Older adults aged >50 years were significantly less likely to have made a suicide attempt than those aged 20–<35 or 35–50 years (3.9 percent vs 6.1 and 6.2 percent, respectively; both p<0.001). Compared with males, females were nearly twice as likely to report a lifetime suicide attempt (3.6 vs 6.7 percent; p<0.001) and were more likely to make a suicide attempt in the same year of onset of their first psychiatric disorder (8.6 vs 14.9 percent; p<0.001).
These results indicate that screening for suicide risk solely among those with known psychiatric conditions could fail to recognize one-fifth of those who are at risk, suggesting a need to broaden suicide risk screening beyond psychiatric populations.
In a separate cross-sectional study published in the same issue of JAMA Psychiatry, researchers analyzed profiles of 306,800 suicide decedents (mean age, 46.3 years; males, 78.1 percent) using data from the 2003–2020 National Violent Death Reporting System Restricted Assess Database. [JAMA Psychiatry 2024;81:595-605]

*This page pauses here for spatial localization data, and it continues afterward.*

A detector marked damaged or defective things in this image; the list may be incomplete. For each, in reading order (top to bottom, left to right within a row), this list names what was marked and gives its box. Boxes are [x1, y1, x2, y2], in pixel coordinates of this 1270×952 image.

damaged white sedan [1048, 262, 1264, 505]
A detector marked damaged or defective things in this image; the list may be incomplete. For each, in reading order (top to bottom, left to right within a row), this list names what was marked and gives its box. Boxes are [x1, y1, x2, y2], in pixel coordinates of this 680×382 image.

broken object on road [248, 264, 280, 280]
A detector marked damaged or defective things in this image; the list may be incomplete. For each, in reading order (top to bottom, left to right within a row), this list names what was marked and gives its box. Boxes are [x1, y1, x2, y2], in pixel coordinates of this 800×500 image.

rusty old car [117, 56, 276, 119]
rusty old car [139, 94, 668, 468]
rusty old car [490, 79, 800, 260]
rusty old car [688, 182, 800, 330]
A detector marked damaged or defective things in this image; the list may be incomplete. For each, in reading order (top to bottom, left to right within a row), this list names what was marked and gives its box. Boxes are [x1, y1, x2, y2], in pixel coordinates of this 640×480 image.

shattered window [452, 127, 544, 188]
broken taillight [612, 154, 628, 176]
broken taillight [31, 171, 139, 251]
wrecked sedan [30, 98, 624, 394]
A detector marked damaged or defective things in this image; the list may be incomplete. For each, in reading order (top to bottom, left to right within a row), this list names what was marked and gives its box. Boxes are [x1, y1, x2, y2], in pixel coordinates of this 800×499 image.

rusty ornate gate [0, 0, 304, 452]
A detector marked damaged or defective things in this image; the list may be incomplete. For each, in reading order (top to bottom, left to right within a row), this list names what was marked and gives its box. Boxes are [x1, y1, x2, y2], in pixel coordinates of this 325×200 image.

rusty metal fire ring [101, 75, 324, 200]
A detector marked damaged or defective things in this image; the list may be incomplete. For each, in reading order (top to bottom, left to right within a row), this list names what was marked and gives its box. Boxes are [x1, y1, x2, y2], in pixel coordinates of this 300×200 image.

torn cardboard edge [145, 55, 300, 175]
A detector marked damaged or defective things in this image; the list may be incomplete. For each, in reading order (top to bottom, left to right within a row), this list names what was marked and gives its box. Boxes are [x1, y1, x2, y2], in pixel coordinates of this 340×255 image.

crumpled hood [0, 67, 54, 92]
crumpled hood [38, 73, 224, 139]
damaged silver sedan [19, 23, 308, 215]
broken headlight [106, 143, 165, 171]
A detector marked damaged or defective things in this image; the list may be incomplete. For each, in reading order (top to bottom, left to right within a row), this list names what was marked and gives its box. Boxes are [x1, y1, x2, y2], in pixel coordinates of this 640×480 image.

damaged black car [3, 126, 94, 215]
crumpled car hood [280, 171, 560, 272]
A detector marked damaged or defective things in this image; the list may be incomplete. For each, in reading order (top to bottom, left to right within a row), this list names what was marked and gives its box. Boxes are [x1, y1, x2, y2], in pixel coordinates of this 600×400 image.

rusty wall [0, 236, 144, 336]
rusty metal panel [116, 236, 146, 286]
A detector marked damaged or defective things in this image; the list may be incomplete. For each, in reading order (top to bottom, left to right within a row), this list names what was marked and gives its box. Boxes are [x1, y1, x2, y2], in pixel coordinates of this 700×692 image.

They identified five distinct suicide profiles, including physical health challenges (31.7 percent), polysubstance problems (19.2 percent), crisis, alcohol-related and intimate partner problems (18.0 percent), mental health problems (17.6 percent), and comorbid mental health and substance use disorders (13.5 percent), revealing that mental health problems were not the major cause for suicide deaths.
However, individuals with comorbid mental health and substance use disorders and those with mental health problems showed the highest rates of suicide intent disclosure (29.4 percent and 29.1 percent, respectively), whereas those with physical health challenges had the lowest (14.4 percent).
“These findings highlight the need for tailored suicide prevention strategies that address the specific needs of each profile to the extent they are identifiable, or prevent impulsive thoughts from being acted on, moving away from a one-size-fits-all approach,” commented the researchers. “Improving detection and treatment of coexisting mental health conditions, substance and alcohol use disorders, and physical illnesses is paramount.”